Yes, The Harbor Freight 212cc engine is a beast and it runs at 3800rpms instead of the 3600rpms of the Old 5hp Tecumseh. Plus it is rated conservatively at 6.5hp which is over 1.5 hp more than the old engine you have. Even with a rebuild the old 5hp tecumseh would be no match for the HF Predator 212cc. The Predator 212cc engine has been shown to replace 8hp Tecumsehs with no loss of performance. I replaced a Briggs & Stratton 8hp on my Montgomery Ward made Gilson and it is a beast too. Here is a video of my repowered 1995 MTD 5/22 throwing snow 40+ feet. and the repowered Gilson


----------



## GustoGuy (Nov 19, 2012)

FutureE9 said:


> I realize this is an old post, but I'm in the same boat. I have a Toro 521 that decided to quit on me today.
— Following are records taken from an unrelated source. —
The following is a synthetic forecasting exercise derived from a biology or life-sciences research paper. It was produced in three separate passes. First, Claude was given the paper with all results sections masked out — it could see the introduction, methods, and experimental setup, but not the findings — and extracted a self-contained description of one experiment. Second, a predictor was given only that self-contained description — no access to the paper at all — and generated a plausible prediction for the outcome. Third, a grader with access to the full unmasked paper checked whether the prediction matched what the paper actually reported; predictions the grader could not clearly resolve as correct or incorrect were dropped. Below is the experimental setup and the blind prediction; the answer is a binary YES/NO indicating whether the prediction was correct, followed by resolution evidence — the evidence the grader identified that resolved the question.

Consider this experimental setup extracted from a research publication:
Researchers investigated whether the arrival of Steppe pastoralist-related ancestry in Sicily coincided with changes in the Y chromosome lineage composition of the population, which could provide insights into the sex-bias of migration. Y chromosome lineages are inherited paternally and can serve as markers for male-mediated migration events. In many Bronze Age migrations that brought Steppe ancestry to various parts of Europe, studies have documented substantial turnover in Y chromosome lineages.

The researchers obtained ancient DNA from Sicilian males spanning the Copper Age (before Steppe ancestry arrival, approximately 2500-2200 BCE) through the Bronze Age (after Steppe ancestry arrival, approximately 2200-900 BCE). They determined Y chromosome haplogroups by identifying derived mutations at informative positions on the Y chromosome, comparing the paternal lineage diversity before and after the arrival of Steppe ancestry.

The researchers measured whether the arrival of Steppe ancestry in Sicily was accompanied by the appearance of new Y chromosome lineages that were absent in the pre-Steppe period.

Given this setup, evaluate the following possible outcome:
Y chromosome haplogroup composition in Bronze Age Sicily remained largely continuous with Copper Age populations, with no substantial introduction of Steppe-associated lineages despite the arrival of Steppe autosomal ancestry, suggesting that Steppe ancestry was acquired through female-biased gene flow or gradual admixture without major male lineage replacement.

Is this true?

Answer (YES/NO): NO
I thought it just stalled, but when I went to give it a tug at the end of the driveway, it was impossible. I live really close to a Harbor Freight, so this option is fantastic....and priced right. the question is, how difficult is this engine swap? I am not a great wrencher by any stretch of the imagination, so I'm a little nervous I may be getting in over my head. Any thoughts, or words of wisdom would be apprecated.
> 
> Ed (the newbie)


 
Very easy swap especially if the original engine is a single shaft design then it is plug it in and throw snow. Mine was a twinshaft 5hp Tecumseh but I flipped the transmission and got a larger friction wheel drive pully to slow it down and It works great.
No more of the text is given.